■ **EXTRACT**
____________
Elizabeth’s outspokenness left me feeling inspired. She pulls no punches and calls it like she sees it. She radiates an energy many women of color will be attracted to because, well, it feels familiar and refreshing all at the same time. She can so easily put into words what the rest of us are feeling and thinking yet unable to communicate. Y’all gotta see her in action to understand. Today, you’ll get a taste.

 

Welcome to The Frontline, where we’re spotlighting a fellow Latina in the struggle. I’m Yessenia Funes, climate editor of Atmos. Our conversation covers a number of topics, including self-care. In that vein, I wanted to give y’all a little update: We want to bring you the best work we can without burning out ourselves, so we’re shifting The Frontline to a Monday and Wednesday publishing schedule. We want to refocus and bring y’all the best content we can, meaning more in-depth storytelling, hard-hitting investigations, and interviews with heroes like Elizabeth.

 

This interview has been lightly edited and condensed for clarity.

YESSENIA FUNES

What does Women’s History Month mean to you?

ELIZABETH YEAMPIERRE

Women’s History Month, for me, is like Black History Month in the sense that it’s every day. It’s not just a month, but it’s a life. And it makes me think about my maternal ancestors. It makes me think about all the women who mentored me on my journey to the work that I’m doing and played such a major part in my development, my political understanding, and my cultural grounding. It makes me think about all of them, and I hope that everything that I do honors them.
____________
[Stored dataset items]

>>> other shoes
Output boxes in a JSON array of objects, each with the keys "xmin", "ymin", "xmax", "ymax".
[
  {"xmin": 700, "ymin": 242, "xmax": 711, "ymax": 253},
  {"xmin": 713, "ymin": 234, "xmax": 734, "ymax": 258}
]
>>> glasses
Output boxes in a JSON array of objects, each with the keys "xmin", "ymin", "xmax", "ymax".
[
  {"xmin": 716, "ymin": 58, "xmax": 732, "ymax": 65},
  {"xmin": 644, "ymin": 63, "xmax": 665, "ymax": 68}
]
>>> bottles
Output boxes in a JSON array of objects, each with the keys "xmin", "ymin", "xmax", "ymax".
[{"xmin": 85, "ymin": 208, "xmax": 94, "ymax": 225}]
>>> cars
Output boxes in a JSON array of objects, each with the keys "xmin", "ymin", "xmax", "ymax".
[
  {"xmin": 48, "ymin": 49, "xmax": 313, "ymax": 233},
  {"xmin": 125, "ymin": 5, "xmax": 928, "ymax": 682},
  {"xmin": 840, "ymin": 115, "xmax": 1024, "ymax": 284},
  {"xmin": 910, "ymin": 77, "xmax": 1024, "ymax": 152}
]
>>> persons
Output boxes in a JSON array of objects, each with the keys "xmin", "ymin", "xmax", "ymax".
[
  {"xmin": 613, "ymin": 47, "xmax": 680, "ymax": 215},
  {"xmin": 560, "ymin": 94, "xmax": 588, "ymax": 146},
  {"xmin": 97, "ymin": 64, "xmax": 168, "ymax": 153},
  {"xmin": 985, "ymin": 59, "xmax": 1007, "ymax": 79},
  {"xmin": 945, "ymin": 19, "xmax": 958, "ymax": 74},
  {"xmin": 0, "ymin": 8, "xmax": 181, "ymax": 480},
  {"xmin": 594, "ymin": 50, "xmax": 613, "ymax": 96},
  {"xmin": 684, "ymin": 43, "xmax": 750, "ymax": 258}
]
____________
■ **SET TASK**
Please copy the interview text from "Women’s History Month, for" down to "do honors them.", replacing "journey" with "path".

■ **RESPONSE TO THE EXERCISE**
Women’s History Month, for me, is like Black History Month in the sense that it’s every day. It’s not just a month, but it’s a life. And it makes me think about my maternal ancestors. It makes me think about all the women who mentored me on my path to the work that I’m doing and played such a major part in my development, my political understanding, and my cultural grounding. It makes me think about all of them, and I hope that everything that I do honors them.